Last Wednesday, the first large-scale commercial cellulosic ethanol plant in the United States, Project LIBERTY, opened officially in small-town Emmetsburg, Iowa. The plant is expected to turn 570 million pounds of agricultural waste like corn stalks and husks into 25 million gallons of ethanol each year, according to Amanda Peterka’s report for Greenwire.
Cellulosic ethanol has come a long way. It used to be something that scientists say is five years away, every five years when you ask them (just like fusion energy). But now it’s real. For someone who doubted biofuels like me, demonstrating that commercial cellulosic ethanol production is viable is a big mind-changer. Here’s why.
Let’s begin with climate change. Climate change threatens our current ways of life, especially the way we transport ourselves and things. The transportation sector contributed 28% of the U.S. greenhouse gas emissions in 2012, and a big reason is because most vehicles on the road burn gasoline. But unlike gasoline which comes from petroleum reserves and releases millions-of-years-old carbon into the atmosphere, biofuels like ethanol come from existing atmospheric carbon dioxide. Crops like corn convert atmospheric carbon dioxide into sugars, which are then converted into ethanol that’s blended into gasoline to power cars.

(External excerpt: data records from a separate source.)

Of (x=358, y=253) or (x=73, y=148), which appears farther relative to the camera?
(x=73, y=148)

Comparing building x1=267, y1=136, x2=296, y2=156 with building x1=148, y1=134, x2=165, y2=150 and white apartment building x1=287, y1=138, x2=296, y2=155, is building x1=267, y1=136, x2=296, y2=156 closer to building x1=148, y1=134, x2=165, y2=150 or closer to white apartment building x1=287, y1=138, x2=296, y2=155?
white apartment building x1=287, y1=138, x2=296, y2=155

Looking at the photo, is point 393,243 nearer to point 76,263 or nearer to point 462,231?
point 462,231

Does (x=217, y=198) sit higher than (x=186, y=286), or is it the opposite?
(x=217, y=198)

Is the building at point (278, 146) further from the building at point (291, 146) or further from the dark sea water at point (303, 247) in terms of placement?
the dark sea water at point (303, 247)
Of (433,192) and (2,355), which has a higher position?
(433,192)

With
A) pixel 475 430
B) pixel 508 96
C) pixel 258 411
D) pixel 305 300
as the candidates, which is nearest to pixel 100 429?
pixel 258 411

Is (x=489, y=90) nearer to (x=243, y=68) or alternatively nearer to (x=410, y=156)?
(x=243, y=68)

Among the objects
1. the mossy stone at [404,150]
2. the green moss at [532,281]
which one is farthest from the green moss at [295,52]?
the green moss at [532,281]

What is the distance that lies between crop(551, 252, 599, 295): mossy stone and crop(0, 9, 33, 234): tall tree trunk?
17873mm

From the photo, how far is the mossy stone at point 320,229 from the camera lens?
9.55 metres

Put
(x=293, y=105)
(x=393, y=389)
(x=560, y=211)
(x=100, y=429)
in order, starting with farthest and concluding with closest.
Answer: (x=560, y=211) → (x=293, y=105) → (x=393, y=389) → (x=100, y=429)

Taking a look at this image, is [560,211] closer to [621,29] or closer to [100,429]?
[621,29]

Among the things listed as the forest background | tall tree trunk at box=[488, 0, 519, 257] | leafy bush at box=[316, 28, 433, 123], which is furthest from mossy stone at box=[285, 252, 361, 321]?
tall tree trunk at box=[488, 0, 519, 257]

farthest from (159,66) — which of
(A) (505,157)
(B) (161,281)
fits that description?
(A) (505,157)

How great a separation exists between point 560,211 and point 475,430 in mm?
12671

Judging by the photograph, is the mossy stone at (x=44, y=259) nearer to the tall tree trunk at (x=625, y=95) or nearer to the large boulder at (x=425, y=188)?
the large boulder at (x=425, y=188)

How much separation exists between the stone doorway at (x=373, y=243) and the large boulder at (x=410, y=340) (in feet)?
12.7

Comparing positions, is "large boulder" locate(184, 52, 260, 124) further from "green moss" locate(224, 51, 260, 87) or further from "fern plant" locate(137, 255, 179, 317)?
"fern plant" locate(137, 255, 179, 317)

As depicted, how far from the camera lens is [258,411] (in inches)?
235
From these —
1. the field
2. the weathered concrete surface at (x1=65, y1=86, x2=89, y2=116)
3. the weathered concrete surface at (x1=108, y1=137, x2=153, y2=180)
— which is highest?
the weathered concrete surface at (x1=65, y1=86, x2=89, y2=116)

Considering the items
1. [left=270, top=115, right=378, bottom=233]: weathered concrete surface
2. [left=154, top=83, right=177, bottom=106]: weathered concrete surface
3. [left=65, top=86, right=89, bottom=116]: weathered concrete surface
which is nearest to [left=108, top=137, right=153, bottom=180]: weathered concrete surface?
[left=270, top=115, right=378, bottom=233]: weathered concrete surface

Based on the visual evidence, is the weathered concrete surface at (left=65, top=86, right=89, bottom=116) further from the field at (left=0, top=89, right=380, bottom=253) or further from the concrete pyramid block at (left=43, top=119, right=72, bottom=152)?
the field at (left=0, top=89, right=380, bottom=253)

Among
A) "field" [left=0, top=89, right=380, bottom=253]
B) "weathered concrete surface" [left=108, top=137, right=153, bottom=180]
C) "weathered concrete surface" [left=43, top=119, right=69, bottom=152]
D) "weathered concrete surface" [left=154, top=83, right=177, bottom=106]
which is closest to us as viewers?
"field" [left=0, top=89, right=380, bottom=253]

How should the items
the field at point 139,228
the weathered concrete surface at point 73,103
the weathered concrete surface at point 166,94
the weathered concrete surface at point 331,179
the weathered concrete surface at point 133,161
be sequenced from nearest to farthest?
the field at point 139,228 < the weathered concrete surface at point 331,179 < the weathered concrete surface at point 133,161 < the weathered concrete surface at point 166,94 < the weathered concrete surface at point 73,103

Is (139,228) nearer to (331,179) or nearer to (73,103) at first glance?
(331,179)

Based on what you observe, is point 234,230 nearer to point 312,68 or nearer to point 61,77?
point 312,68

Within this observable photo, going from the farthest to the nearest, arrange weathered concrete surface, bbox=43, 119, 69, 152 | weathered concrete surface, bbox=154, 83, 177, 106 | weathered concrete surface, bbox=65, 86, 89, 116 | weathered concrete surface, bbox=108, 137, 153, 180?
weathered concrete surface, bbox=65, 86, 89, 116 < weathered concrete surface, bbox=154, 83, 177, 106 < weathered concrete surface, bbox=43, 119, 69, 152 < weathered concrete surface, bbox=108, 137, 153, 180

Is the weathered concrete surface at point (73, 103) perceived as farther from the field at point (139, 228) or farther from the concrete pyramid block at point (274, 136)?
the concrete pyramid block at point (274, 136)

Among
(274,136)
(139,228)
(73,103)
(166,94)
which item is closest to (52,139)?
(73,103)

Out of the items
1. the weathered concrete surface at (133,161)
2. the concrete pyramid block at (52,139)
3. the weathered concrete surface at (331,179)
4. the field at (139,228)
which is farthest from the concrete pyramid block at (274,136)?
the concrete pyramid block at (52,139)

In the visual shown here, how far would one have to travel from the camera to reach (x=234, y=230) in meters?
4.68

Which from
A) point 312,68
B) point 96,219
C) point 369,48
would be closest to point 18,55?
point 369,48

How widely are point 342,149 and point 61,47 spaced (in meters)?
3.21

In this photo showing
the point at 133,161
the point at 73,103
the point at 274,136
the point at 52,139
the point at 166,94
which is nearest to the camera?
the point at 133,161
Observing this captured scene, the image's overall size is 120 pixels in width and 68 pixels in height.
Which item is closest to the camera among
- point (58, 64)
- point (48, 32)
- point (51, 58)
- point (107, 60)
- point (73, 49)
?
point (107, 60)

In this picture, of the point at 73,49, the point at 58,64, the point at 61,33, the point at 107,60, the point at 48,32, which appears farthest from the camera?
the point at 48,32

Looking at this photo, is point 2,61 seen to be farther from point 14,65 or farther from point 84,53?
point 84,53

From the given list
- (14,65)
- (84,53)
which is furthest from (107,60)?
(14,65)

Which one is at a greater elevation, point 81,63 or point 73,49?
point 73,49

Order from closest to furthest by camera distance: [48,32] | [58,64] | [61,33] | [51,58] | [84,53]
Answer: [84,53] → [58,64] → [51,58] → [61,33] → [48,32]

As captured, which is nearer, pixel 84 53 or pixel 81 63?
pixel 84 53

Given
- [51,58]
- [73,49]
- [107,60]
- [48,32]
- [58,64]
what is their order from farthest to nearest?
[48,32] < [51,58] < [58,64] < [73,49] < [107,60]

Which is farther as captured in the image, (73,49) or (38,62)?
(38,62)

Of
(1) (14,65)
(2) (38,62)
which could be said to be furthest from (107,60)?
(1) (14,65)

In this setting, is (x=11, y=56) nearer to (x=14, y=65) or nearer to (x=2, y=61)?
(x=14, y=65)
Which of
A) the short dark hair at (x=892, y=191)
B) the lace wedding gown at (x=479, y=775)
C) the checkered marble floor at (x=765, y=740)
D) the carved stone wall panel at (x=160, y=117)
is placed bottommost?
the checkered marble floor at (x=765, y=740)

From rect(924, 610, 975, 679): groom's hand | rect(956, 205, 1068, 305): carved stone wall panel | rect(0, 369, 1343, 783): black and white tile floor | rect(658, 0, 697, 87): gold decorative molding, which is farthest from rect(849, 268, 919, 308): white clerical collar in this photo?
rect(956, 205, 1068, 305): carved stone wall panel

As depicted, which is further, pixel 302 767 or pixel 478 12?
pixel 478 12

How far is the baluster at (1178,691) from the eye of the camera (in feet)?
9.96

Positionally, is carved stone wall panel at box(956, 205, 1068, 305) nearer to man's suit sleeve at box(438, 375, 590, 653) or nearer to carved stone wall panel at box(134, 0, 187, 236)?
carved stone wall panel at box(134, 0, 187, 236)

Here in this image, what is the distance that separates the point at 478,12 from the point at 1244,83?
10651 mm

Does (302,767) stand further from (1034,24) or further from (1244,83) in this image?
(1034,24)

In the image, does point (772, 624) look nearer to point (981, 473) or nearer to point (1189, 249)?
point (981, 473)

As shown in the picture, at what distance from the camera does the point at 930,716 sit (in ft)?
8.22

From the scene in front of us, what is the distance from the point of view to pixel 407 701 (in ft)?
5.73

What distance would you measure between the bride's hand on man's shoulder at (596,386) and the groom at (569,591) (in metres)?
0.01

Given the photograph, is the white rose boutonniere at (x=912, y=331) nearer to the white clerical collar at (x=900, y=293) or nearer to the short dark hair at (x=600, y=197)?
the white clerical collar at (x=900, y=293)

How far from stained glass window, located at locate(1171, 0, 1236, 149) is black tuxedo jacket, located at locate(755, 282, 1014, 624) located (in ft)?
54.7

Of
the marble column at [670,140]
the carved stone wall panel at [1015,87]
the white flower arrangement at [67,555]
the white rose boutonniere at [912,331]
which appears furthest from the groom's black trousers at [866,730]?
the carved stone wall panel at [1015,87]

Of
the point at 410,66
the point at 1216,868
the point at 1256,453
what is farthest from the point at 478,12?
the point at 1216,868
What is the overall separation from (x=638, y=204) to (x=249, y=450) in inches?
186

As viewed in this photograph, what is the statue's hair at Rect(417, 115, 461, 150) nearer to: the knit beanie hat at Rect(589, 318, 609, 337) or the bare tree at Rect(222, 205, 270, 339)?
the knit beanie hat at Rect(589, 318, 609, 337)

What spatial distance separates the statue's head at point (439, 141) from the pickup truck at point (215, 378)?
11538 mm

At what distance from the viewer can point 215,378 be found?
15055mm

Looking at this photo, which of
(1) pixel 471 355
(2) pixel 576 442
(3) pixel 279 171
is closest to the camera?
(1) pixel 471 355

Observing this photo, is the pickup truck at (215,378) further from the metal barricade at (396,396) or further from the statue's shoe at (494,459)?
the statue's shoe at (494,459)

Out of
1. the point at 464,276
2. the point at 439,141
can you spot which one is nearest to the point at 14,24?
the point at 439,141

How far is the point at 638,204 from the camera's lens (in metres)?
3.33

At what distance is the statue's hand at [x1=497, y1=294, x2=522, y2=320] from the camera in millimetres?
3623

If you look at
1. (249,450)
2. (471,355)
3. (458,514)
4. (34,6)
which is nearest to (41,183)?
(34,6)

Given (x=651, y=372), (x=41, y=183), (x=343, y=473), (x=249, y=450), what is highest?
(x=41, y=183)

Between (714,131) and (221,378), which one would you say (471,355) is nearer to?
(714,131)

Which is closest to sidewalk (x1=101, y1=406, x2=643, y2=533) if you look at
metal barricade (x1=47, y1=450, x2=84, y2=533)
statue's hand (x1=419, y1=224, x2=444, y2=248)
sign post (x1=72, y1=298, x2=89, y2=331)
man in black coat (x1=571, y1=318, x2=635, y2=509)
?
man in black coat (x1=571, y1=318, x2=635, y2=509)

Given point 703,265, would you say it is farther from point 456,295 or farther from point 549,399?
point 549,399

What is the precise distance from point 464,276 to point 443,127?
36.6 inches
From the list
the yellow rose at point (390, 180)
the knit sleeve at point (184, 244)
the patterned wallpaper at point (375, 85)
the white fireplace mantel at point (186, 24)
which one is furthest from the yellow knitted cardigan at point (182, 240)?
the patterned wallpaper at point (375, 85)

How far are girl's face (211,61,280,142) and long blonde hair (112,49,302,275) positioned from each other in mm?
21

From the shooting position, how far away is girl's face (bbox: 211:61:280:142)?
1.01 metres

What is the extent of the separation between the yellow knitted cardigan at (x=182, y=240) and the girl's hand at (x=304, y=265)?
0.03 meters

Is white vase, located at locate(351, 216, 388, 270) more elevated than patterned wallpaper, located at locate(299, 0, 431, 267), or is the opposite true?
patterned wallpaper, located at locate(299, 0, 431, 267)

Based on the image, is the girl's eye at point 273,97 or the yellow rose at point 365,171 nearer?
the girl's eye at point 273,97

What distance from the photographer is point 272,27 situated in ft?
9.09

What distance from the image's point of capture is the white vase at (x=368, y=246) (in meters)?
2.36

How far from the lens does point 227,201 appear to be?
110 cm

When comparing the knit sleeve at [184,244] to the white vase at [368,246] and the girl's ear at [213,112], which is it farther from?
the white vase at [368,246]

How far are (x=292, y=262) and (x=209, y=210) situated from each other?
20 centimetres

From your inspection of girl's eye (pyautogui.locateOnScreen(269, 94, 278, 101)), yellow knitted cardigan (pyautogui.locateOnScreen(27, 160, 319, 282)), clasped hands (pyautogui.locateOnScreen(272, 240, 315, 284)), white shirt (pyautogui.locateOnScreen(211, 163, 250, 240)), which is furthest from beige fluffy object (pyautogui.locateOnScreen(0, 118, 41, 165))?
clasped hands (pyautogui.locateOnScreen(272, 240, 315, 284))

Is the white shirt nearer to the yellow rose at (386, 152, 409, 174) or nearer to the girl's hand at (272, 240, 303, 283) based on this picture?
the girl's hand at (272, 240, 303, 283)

Because of that, biofuels look like they could be a climate-friendly, and people-friendly fuel. They do not contribute carbon into the atmosphere, do not require major changes in car engines, and they have gasoline’s valuable properties as a fuel: easy to transport, easy to use everywhere, doesn’t degrade over time. That’s why the Renewable Fuel Standard was signed into law in 2005 to force oil producers to blend in increasing volumes of ethanol into their gasoline each year.
The problem and the root of the controversy over biofuels and the Renewable Fuel Standard in the past few years was that ethanol came from a food crop, corn. The Renewable Fuel Standard created a false demand for corn that competes with food demands. It wasn’t so bad when it began; in 2005, it took only 10% of the United States’ corn crop to produce the amount of ethanol required. Fast-forward seven years to 2012, almost half of the corn produced went to feed cars instead of people. It was a combination of the significant amounts of ethanol required, and a historic drought that crippled the corn crop. The price of corn skyrocketed to $8 per bushel in 2012, up four-fold from 2005. The New York Times ran an excellent piece in January 2013 detailing how biofuel laws in the United States and Europe affected the hungry in Guatemala. To top it off, corn is a very demanding crop that consumes lots of water and depletes the soil of essential nutrients. All that for only marginal greenhouse gas emissions savings.
Those are unintended consequences of the Renewable Fuel Standard. There were plans to transition the ethanol industry from corn to so-called advanced biofuels: ethanol or other hydrocarbon compounds made from cellulosic sources like agricultural waste and perennial grasses, or even from algae. The unforeseen part was that research in advanced biofuels did not mature fast enough for cellulosic ethanol to take up the baton; critics referred to cellulosic ethanol as “phantom fuel” for years. Supporting the ethanol industry for unknown future benefits in advanced biofuels while it eats into an important food crop didn’t seem right.
But now, with the opening of Project LIBERTY, cellulosic ethanol is no longer a phantom fuel. The plant is going to turn waste material into fuel. And cellulosic ethanol has about 60 percent less life-cycle greenhouse gas emissions than petroleum gasoline, according to a U.S. government analysis. All this looks like a win for people concerned about reducing our greenhouse gas emissions to try to mitigate climate change.
It would be a clear win, if the EPA is able to stand by the cellulosic ethanol requirements within the Renewable Fuel Standard. In January 2013, the cellulosic ethanol requirement was overturned by a federal court decision (I even blogged about it here.) Then, the EPA reduced the proposed target for the volume of cellulosic ethanol required in 2014 to 17 million gallons, down from 1 billion gallons, according to Marianne Lavelle’s article for the Daily Climate. With a saturated ethanol market and strong opponents like the petroleum industry and the corn lobby, the fledgling cellulosic ethanol industry will have a lot to overcome before it becomes a true player in renewable energy.
I would say that for the ethanol industry as a whole to help mitigate climate change while maintaining our standards of living, the key is finding ways to break away from corn. Project LIBERTY is a big first step. The EPA could do well to help the ethanol industry along by giving cellulosic ethanol priority over corn ethanol: requiring that the mandated ethanol volume be filled first with cellulosic ethanol before it can be filled with corn ethanol.